Stochastic stability of measures in gradient systems

Abstract

Stochastic stability of a compact invariant set of a finite dimensional, dissipative system is studied in our recent work “Concentration and limit behaviors of stationary measures” (Huang et al., 2015) for general white noise perturbations. In particular, it is shown under some Lyapunov conditions that the global attractor of the systems is always stable under general noise perturbations and any strong local attractor in it can be stabilized by a particular family of noise perturbations. Nevertheless, not much is known about the stochastic stability of an invariant measure in such a system.
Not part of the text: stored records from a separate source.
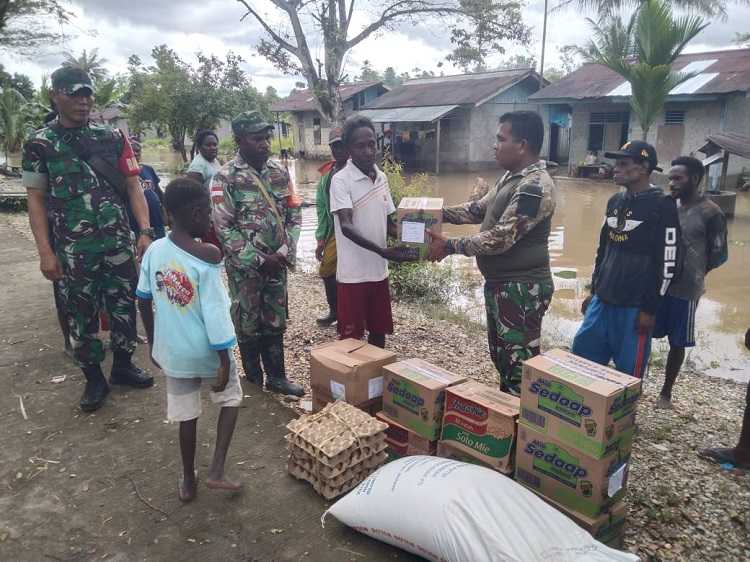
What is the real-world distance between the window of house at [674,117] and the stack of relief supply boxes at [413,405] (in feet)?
57.8

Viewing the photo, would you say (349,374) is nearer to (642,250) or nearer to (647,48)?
(642,250)

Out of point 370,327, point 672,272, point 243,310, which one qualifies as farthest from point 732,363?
point 243,310

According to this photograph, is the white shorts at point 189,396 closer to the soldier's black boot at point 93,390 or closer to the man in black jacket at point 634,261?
the soldier's black boot at point 93,390

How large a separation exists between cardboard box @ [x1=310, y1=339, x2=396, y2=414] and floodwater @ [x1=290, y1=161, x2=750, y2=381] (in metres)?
2.97

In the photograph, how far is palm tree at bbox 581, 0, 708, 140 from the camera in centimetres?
1153

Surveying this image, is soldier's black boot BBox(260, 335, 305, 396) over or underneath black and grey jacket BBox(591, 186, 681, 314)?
underneath

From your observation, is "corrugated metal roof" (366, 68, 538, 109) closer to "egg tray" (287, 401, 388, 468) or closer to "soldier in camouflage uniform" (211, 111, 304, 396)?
"soldier in camouflage uniform" (211, 111, 304, 396)

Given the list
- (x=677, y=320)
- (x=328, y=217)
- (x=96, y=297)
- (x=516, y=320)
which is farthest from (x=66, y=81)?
(x=677, y=320)

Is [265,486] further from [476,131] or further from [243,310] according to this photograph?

In this paper, we will study the issue of stochastic stability of invariant measures with respect to a finite dimensional, dissipative gradient system with potential function f. As we will show, a special property of such a system is that it is the set of equilibria which is stable under general noise perturbations and the set Sf of global minimal points of f which is stable under additive noise perturbations. For stochastic stability of invariant measures in such a system, we will characterize two cases of f, one corresponding to the case of finite Sf and the other one corresponding to the case when Sf is of positive Lebesgue measure, such that either some combined Dirac measures or the normalized Lebesgue measure on Sf is stable under additive noise perturbations. However, we will show by constructing an example that such measure stability can fail even in the simplest situation, i.e., in 1-dimension there exists a potential function f such that Sf consists of merely two points but no invariant measure of the corresponding gradient system is stable under additive noise perturbations. Crucial roles played by multiplicative and additive noise perturbations to the measure stability of a gradient system will also be discussed. In particular, the nature of instabilities of the normalized Lebesgue measure on Sf under multiplicative noise perturbations will be exhibited by an example.